Black Bear aren’t true hibernators. Sure, their respiration and metabolic rate decrease during winter sleep, but their body temperature remains close to normal. A bear in a winter den can be easily aroused within moments, but an animal that is a true hibernator may take several hours to come to its senses.
For animals that are true hibernators – body temperature, respiration, and metabolic rates are all considerably decreased. Take the Woodchuck as an example. Their heart rate goes from 80 beats a minute when active to just 4 or 5 beats a minute when in hibernation. Their body temperature drops from 98 degrees to a mere 38 degrees Fahrenheit. A Woodchuck’s incisors grow continuously and are kept short through their constant gnawing. But during the winter hibernation, growth stops. True hibernators do wake up every few weeks to nibble on food, and in the case of the Woodchuck, use the underground outhouse.

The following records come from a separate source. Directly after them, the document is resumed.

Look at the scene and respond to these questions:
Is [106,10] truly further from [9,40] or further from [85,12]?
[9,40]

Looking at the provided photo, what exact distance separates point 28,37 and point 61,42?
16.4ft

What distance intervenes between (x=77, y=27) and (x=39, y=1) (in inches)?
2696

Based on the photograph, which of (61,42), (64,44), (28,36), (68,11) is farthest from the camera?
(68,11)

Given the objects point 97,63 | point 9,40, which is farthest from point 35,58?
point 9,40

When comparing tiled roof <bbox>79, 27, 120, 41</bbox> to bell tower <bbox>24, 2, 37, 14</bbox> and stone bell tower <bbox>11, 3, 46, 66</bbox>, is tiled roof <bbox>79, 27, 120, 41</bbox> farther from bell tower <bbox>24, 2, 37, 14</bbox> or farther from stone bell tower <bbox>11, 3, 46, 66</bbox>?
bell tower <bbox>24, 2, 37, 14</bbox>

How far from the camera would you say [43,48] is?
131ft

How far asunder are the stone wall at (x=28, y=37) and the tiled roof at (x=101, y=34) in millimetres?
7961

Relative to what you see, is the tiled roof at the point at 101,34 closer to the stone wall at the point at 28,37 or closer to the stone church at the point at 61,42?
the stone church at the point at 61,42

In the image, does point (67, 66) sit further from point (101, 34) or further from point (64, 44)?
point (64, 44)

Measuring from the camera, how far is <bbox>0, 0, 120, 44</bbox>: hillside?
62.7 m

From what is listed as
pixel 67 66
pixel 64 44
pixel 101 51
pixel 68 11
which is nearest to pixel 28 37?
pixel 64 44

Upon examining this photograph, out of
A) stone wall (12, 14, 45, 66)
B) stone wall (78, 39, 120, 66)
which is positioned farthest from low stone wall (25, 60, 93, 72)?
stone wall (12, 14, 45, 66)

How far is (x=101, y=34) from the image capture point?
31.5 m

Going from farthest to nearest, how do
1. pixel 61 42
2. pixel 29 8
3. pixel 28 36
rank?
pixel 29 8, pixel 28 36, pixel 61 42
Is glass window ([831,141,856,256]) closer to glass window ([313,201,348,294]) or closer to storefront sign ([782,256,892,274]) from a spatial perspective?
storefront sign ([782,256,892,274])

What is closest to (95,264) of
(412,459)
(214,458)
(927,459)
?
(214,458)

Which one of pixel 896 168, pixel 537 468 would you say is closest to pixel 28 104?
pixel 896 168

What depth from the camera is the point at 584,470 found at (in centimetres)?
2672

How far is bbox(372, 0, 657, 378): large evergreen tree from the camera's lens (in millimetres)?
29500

Food supplies are the most critical factor determining when Black Bears den each the fall. When food is abundant, they’ll continue eating throughout the snows of November and into December. When autumn foods are scarce, most bears den by mid-November.
The den is commonly a brush pile. It may also be a pocket or cave in rocky ledges; a hollow in a large tree or a fallen log; a sheltered depression or cavity dug out at the base of a log, tree, or upturned root; or even a simple hole dug into a hillside. Male bears den up almost anywhere. Females, however, are more particular, selecting protected sites and lining them with stripped bark, leaves, grasses, ferns, or moss.